[[ Text segment, beginning ]]

The IteratorSource and NonBlockingSource classes are subclasses of DataflowSourceBase. This base class handles most of the semantics needed for the asynchronous sending of data into the network. It can be subclassed by clients with very specialized needs that are not met by either NonBlockingSource or IteratorSource.

>>> len((DataflowSourceBase(), NonBlockingSource(), IteratorSource(())))
3

class onyx.dataflow.source.DataflowSourceBase(sendee=None, sending=True)¶

Bases: onyx.dataflow.streamprocess.ProcessorBase

Baseclass for objects which serve as sources of dataflow packets.

This class has a thread that pushes data into the sendee when there’s data in the queue. It has supervisor functions, e.g. start(), stop(), pause(), for managing the collecting of data and the emptying of the queue.

This baseclass object takes care of emptying the queue asynchronously via calls to send().

Subclasses need to implement a way to append items to the queue (eventually calling _enqueue() while the critical section is locked) when in the Running or Paused states.

backlog¶: This property is the number of unprocessed samples in the queue.

dc¶: A debug context for this processor. This attribute is an object returned by dcheck() in the onyx.util.debugprint module, and may be used for debug output. The tag for turning on such output is available as debug_tag

debug_tag¶: Activate this tag to get debugging information, see onyx.util.debugprint.DebugPrint

done()¶

This call permanently shuts down the processor and finishes the worker threads. It must be called in order for the processor and its thread resources to get freed up. It can only successfully be called once.

The queue of pending samples is cleared. This function blocks until the worker thread has shutdown after it finishes processing (sending) whatever sample it was working on.

If you need to process the existing queue before shutting down, call stop(True), then wait() (which blocks until the queue has been processed), and, then call done().

graph¶: Return a graph for this processor. By default this is just a single node whose label is the label of processor; derived classes may wish to override this property.

[[ Text segment, end ]]

▶ **Work required**
Could you copy the DataflowSourceBase documentation word for word, beginning at the words "The IteratorSource and" and stopping after "NonBlockingSource or IteratorSource."?

[[ Raw data, beginning ]]

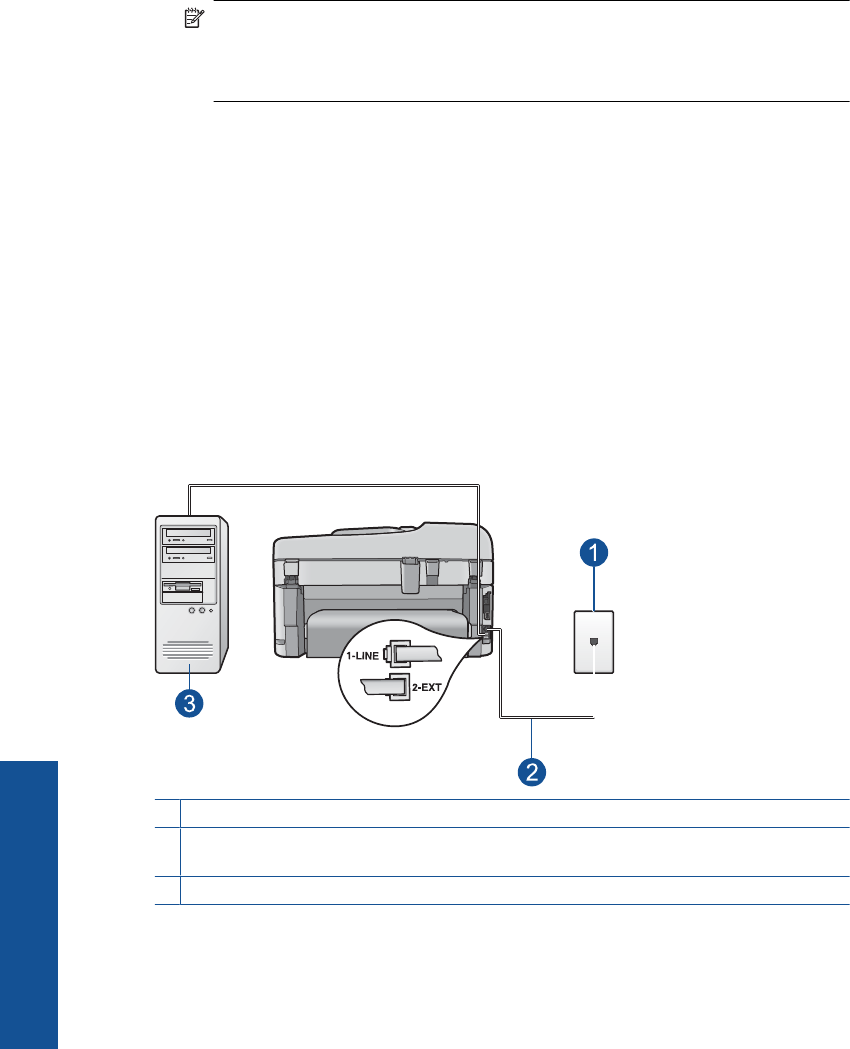 1-LINE

2-EXT

1

2

3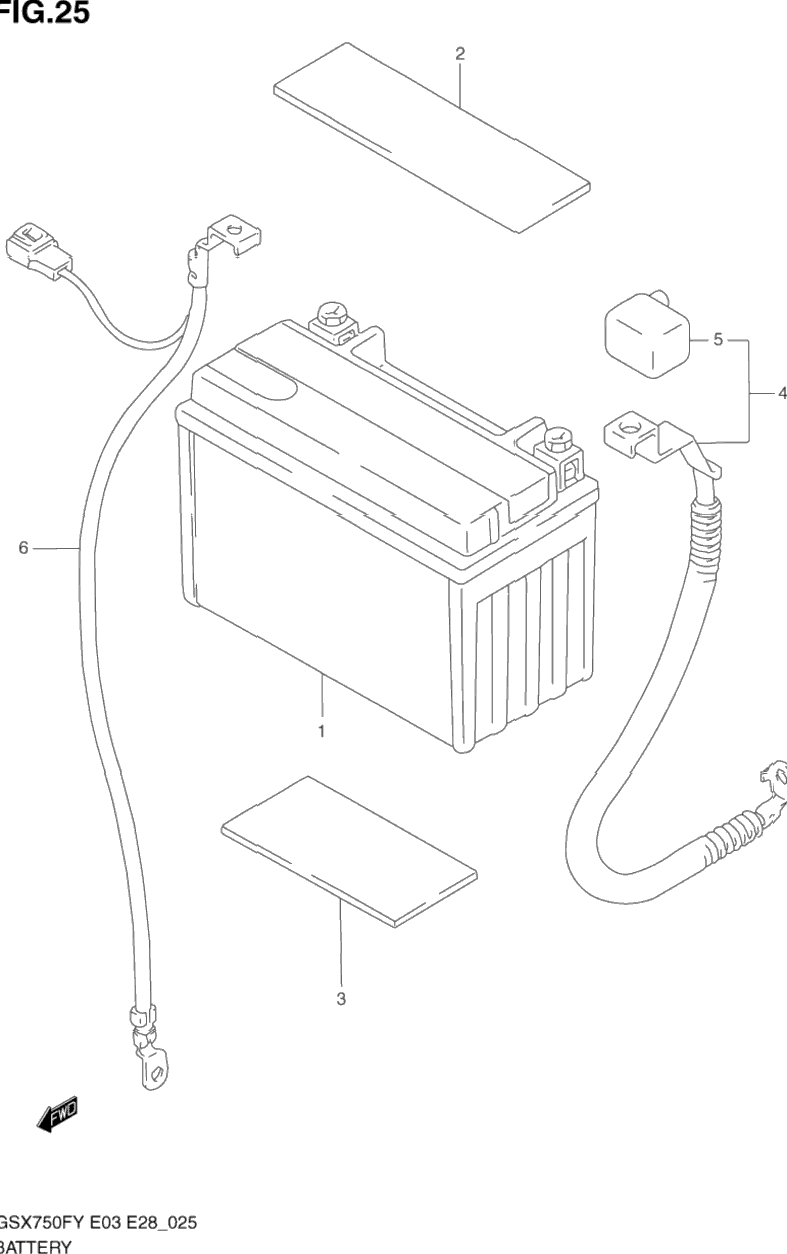 FIG.25

2

5

4

6

1

3

FWD

GSX750FY E03 E28_025
BATTERY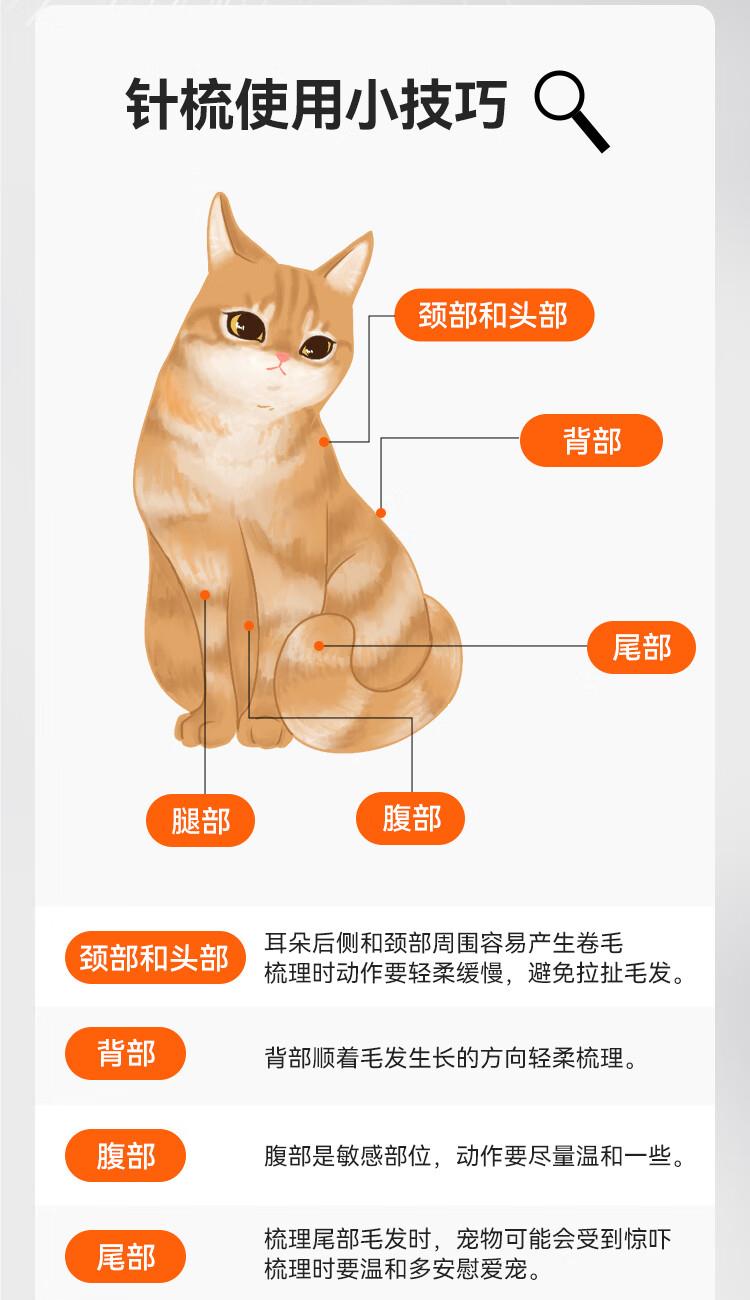 针梳使用小技巧

颈部和头部

背部

尾部

腿部

腹部

颈部和头部
耳朵后侧和颈部周围容易产生卷毛
梳理时动作要轻柔缓慢，避免拉扯毛发。

背部
背部顺着毛发生长的方向轻柔梳理。

腹部
腹部是敏感部位，动作要尽量温和一些。

尾部
梳理尾部毛发时，宠物可能会受到惊吓
梳理时要温和多安慰爱宠。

[[ Raw data, end ]]

▶ **Expected output**
The IteratorSource and NonBlockingSource classes are subclasses of DataflowSourceBase. This base class handles most of the semantics needed for the asynchronous sending of data into the network. It can be subclassed by clients with very specialized needs that are not met by either NonBlockingSource or IteratorSource.